# Ciao!



## phantom79 (Oct 4, 2008)

Hello guys. My name is Michele and I'm from Teramo, Italy. 
I work as master electrician and light designer for many italian companies. I'm interested in sound reinforcement too. I found this site surfing the internet to find informations about some old light-desk. 
Ciao a tutti!


----------



## gafftaper (Oct 5, 2008)

Welcome Michelle! Most of us are in the U.S. and Australia. However we have members scattered all over the world from Saudi Arabia to Israel. Personally I find conversations with technicians from other parts of the world (where the equipment and approaches are often different) fascinating.


----------



## Kelite (Oct 7, 2008)

phantom79 said:


> Hello guys. My name is Michele and I'm from Teramo, Italy.
> I work as master electrician and light designer for many italian companies. I'm interested in sound reinforcement too. I found this site surfing the internet to find informations about some old light-desk.
> Ciao a tutti!



Buongiorno Michele, and welcome to the ControlBooth!

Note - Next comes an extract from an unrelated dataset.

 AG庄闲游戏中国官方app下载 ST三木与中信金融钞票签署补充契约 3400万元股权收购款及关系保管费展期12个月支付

This is certainly a good place to share your knowledge and pick up a few tips regarding design and new fixtures. This is a pretty friendly crowd, and you will be a nice addition to the cast and crew!

I work at Apollo Design Technology, and have visited the SIB show in Rimini several times. Your country is a beautiful place, and I look forward to coming back. (Driving through Rome during rush hour was not a very good idea, however.  )

Thanks again for introducing yourself, Michele.


Grazie,


----------